Lord Soper, was also known for supporting radical causes including The League Against Cruel Sports, which he served as president.
He also gave many open air sermons at Tower Hill and was a committed socialist preached against war, poverty, drink, gambling, capitalism, communism, McCarthyism, slave labour, racial inequality and capital punishment.
Born into a Methodist home
Donald Oliver Soper was born into a Methodist family in Wandsworth, south London. His parents raised him, his sister Millicent, and brother Meredith, in a family routine of daily prayers.
The meetings started after Lord Soper asked a man sitting on the wall below Myer's warehouse how to start a meeting.
"Get up on the wall and clap yer 'ands, guv'nor. They'll come," he was told.

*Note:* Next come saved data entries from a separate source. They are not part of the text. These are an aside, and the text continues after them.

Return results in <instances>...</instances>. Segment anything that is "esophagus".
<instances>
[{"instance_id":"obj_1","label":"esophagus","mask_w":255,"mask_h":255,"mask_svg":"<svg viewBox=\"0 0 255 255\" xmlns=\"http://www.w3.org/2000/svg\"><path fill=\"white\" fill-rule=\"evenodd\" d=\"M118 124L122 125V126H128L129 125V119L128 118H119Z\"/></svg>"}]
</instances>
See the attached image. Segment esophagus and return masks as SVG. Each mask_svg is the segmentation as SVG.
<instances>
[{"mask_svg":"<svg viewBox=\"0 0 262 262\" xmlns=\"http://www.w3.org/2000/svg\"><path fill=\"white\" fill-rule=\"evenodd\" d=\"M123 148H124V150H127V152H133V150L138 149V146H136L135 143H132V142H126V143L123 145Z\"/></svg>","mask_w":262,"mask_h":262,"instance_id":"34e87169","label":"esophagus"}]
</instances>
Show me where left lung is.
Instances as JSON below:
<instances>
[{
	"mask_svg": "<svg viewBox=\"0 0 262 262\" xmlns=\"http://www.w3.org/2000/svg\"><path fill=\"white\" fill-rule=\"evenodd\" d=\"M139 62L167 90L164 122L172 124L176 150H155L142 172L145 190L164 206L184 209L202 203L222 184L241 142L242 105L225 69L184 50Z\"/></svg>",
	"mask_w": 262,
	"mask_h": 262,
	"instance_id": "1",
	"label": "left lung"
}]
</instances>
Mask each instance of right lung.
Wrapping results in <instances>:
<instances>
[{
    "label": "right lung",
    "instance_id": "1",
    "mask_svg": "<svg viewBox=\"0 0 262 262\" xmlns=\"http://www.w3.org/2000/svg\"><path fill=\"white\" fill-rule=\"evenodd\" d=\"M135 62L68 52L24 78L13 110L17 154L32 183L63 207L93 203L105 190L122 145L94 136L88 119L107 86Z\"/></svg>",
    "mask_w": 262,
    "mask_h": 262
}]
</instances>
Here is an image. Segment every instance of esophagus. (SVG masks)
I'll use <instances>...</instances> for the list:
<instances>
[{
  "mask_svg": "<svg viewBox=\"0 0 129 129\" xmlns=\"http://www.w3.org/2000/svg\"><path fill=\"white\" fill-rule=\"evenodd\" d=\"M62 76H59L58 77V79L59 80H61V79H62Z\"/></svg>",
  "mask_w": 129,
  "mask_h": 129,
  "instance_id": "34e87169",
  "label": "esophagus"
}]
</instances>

Lord Soper began his famous Sunday afternoon soap-box orations at Speakers' Corner in the early 1940s.
No mercy for hecklers
"Soapie", attracted large congregations to his soap-box pulpit, and established a reputation for being ruthless with hecklers.
Even in 1993, at the age of 90, he was to be found at Speakers' Corner on Sunday afternoons.
He said then: "I am a Methodist preacher and I suppose in some respects I'm peculiar in that I never wanted to do anything else."
He was elected president of the Methodist Conference in 1953 - and caused a major controversy the following year by returning from a visit to Russia to announce that he would rather face Communism in England than a third world war.
From 1974 to 1978 he was chairman of Shelter, the charity for the homeless. In 1981 the World Methodist Council gave him its Peace award.
In 1988 he became president of the League against Cruel Sports. That same year he was awarded an honorary Doctorate of Divinity by Cambridge.
He leaves four daughters, nine grandchildren and three great-grandchildren.